Linear Programing- Max value optimization

Tags:

I'm trying to find the best possible combination that will maximize my sum value, but it has to be under 2 specific constraints, therefore I am assuming Linear programming will be the best fit.

The problem goes like this: Some educational world-event wish to gather the world's smartest teen students. Every state tested 100K students on the following exams:'MATH', 'ENGLISH', 'COMPUTERS', 'HISTORY','PHYSICS'.. and where graded 0-100 on EACH exam.

Every state was requested to send their best 10K from the tested 100K students for the event.

You, as the French representative, were requested to choose the top 10K students from the tested 100K student from your country.
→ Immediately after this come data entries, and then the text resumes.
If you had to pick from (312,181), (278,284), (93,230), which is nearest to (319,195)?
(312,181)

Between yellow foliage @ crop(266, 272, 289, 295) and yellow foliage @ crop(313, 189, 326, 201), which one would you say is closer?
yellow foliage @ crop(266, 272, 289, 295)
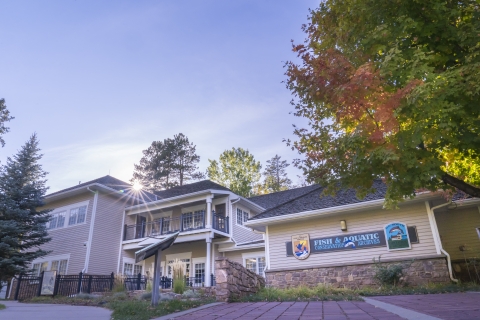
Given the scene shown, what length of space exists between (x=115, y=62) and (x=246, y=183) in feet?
82.0

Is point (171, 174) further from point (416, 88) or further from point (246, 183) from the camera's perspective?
point (416, 88)

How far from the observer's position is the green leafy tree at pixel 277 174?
3959 centimetres

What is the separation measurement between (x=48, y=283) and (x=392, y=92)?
49.0 ft

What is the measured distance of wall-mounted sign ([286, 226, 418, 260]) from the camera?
10.3m

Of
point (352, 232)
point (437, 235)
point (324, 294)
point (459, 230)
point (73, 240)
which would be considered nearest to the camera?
point (324, 294)

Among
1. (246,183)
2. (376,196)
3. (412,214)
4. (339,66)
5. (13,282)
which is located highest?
(246,183)

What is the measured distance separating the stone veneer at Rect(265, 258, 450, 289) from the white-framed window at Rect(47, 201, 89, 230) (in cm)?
1150

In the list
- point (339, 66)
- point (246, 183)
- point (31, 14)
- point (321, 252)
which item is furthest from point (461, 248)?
point (246, 183)

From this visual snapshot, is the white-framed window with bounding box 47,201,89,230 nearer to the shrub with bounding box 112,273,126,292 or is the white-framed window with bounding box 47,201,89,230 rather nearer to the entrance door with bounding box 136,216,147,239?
the entrance door with bounding box 136,216,147,239

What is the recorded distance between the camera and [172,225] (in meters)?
18.5

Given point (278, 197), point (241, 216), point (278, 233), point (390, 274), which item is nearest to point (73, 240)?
point (241, 216)

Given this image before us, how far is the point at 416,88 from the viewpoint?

For that, you'll need to optimize the MAX VALUE from them in order to get the best possible TOTAL SCORE.

BUT there are 2 main constrains:

1- from the total 10K chosen students you need to allocate specific students that will be tested on the event on 1 specific subject only from the mentioned 5 subjects. the allocation needed is: ['MATH': 4000, 'ENGLISH':3000,'COMPUTERS':2000, 'HISTORY':750,'PHYSICS':250]

2- Each 'exam subject' score will have to be weighted differently.. for exp: 97 is Math worth more than 97 in History. the wheights are: ['MATH': 1.9, 'ENGLISH':1.7,'COMPUTERS':1.5, 'HISTORY':1.3,'PHYSICS':1.1]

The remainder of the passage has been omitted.